About 375 of employees already work out of the existing Arby’s headquarters near the border of Fulton and DeKalb counties.

Of course, it's no Amazon, which has sparked hopes for massive spinoff potential if it picks Atlanta for its second headquarters and 50,000 high-paying jobs.

A fast-food company doesn’t have the same cache as a luxury car brand, said Mark Sweeney, a Greenville, SC-based site consultant for companies that have ranged from Nissan to Hertz. “Bottom line, however, is headquarters jobs are headquarters jobs.”

They need IT folks, lawyers, accountants, marketing people and experienced executives. Where do you fish for such people? Where the fish are. Big companies tend to congregate in the same cities, said Sweeney, a principle in the firm McCallum Sweeney Consulting.

In fact, the more restaurant headquarters Atlanta gets, the more likely it is to get still more, he said.

HQs have doubled

Twenty years ago we had six true restaurant chains among the nation’s top 100. Now, we have about twice as many, if I counted right.

Still, Sweeney was surprised when I recited just a partial list of restaurants based here: Chick-fil-A, Zaxby's (in Athens), Waffle House, Krystal, Church's Chicken, Hooters, Arby's, Schlotzky's, Popeyes, Moe's Southwest Grill … you get the picture.

Some of those, like Waffle House, Chick-fil-A and Zaxby’s are in Georgia because that’s where their founders happened to live. Others, were moved here: Schlotzky’s (Austin, Texas), Krystal (Chattanooga) and Hooters (Clearwater, Fla.).

The folks at the Georgia Restaurant Association cite local draws, from the low cost of living to a business-friendly environment. At the top of their list, though, they included Atlanta as a hub for flights and highways. That’s got to help when you need to quickly visit restaurants scattered all over the region or nation.

It also helps that some big restaurant investors are based here, including Roark, which controls not only a major stake in Arby's but also a menagerie of other concepts, from Focus Brands' Moe's, Carvel, Cinnabon, Schlotzky's and McAlister's Deli to chains elsewhere, such as Hardee's, Seattle's Best Coffee, Jimmy John's and Culver's. It's currently invested in 22 restaurants.

Dataset section:
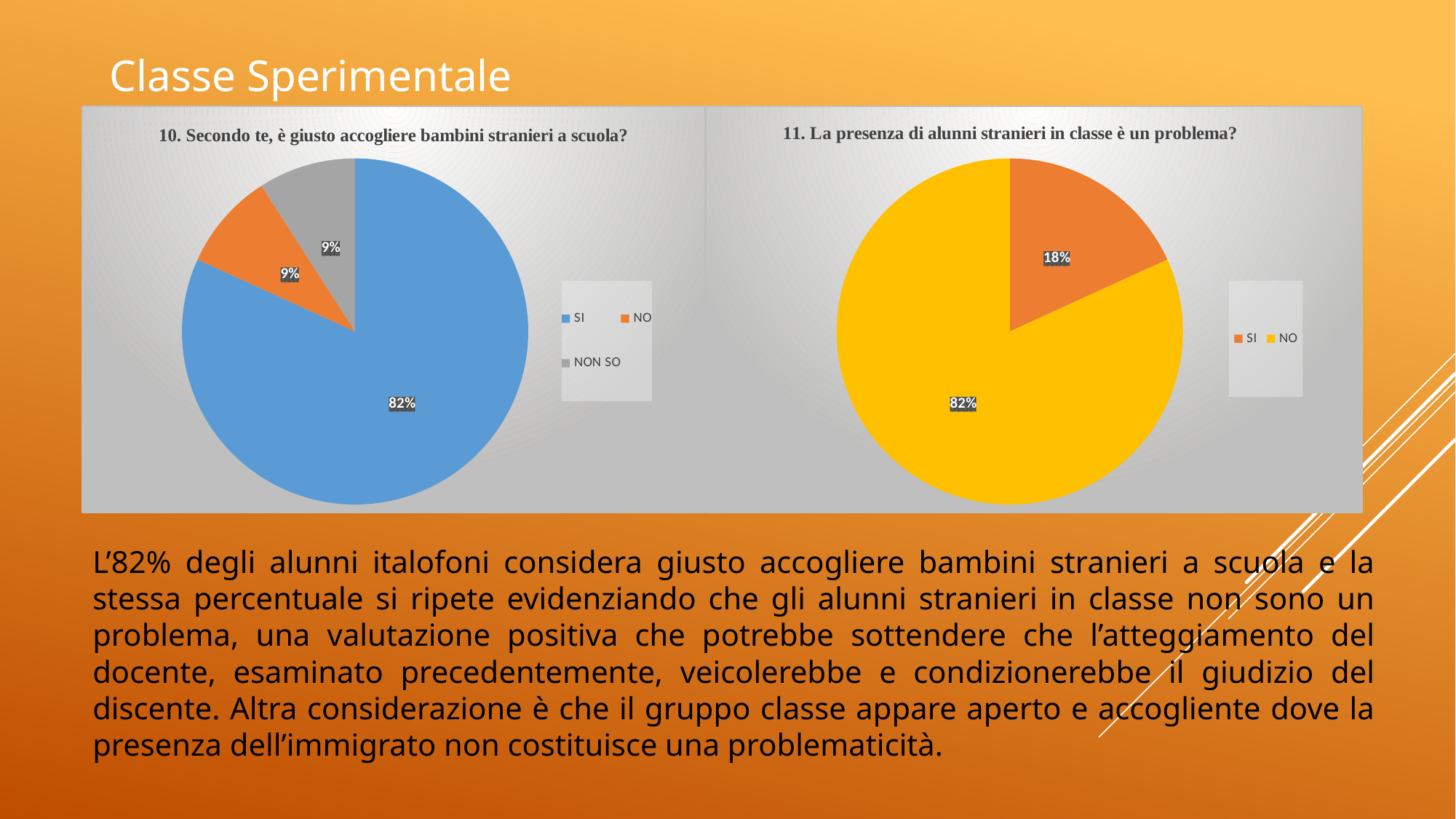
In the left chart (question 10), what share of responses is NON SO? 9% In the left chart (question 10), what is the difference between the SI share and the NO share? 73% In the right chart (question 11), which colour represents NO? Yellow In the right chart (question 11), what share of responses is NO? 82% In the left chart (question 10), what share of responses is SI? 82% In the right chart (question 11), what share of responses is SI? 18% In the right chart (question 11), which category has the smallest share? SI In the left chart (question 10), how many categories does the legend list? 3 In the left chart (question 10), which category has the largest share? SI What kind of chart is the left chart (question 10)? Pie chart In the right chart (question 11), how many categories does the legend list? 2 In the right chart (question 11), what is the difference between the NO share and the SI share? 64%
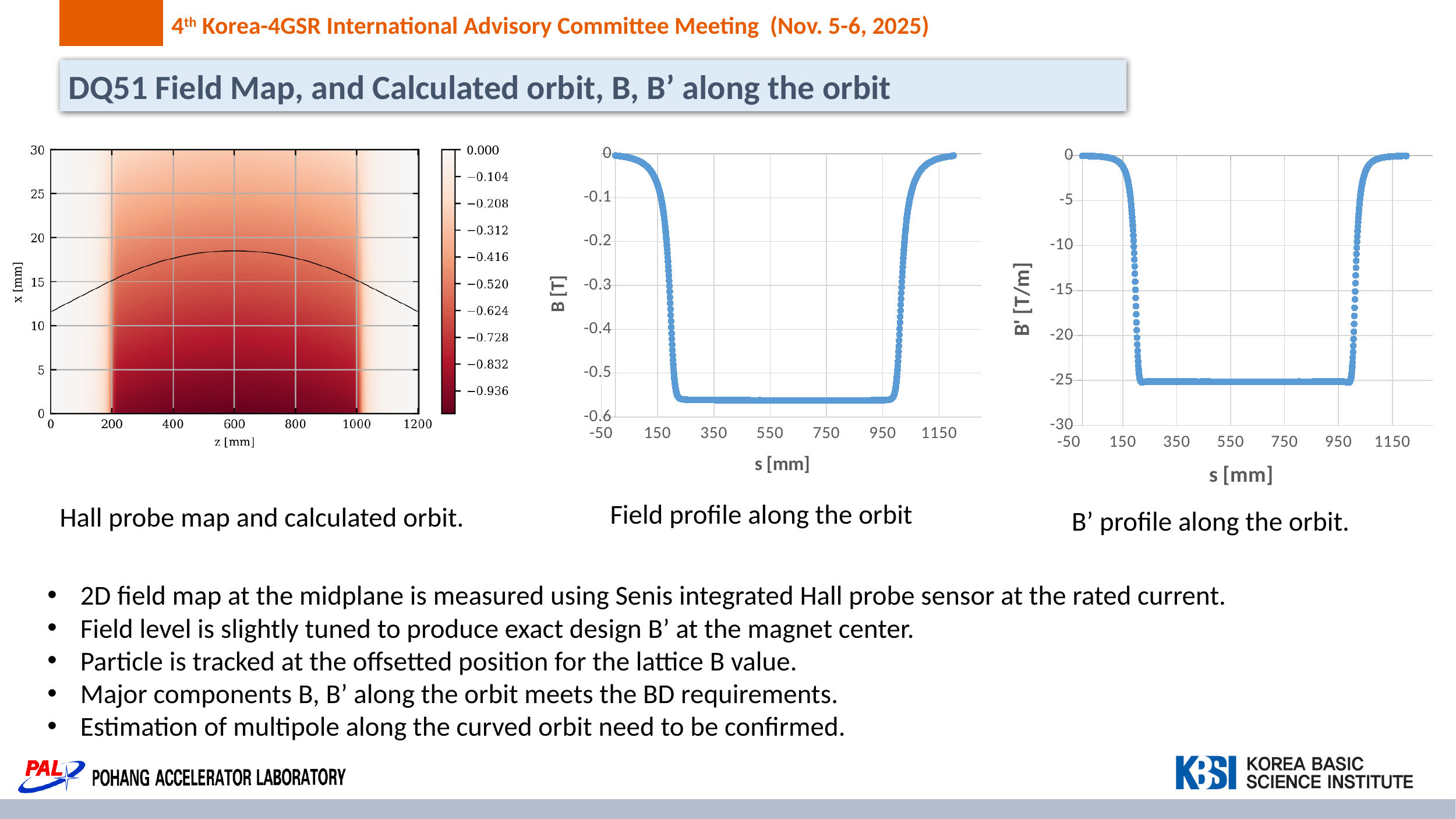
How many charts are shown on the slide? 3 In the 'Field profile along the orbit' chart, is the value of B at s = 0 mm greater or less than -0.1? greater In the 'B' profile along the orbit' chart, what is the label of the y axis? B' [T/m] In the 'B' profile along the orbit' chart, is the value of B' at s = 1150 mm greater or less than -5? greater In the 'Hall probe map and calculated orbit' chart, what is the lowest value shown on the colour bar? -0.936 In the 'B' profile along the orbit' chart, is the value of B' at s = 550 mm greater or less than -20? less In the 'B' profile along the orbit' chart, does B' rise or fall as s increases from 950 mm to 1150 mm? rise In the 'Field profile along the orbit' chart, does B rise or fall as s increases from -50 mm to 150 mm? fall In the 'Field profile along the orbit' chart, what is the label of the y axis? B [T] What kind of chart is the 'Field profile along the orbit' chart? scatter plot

Work to complete: Carry the passage on Atlanta's restaurant headquarters forward from its final sentence. The material plays no part in the work here.

The answer:
Buy a Georgia chain?

I asked Brown, the CEO of the new Inspire Brands, whether he is trying to buy other Georgia-based companies. Maybe Zaxby’s or Waffle House, if they were even open to being sold?

“We are not looking at any of those at this time,” Brown told me.

He also isn’t looking at merging together menus of different chains. Buffalo Wild Wings won’t be carrying Arby’s curly fries; Arby’s won’t be serving Buffalo’s bone-in chicken wings, Brown said.

They might share in other ways, though. Buffalo could adopt some of the processes Arby’s uses to get consumer insights to help come up new menu items, he said. And Arby’s might get faster in rolling out mobile ordering and delivery services, based on what it learns from Buffalo.

Rivals, I imagine, will be aiming at some of the same things. All are trying to figure out what and how consumers want to eat.

“People are looking for new experiences,” Brown told me, “a reason why to eat out versus eat at home.”

He’s particularly focused on finding concepts that serve food consumers wouldn’t normally attempt to make for themselves or that provide experiences they could not get at home.

What’s become increasingly clear, though, is that Atlantans don’t have to go very far to get whatever chain food they want.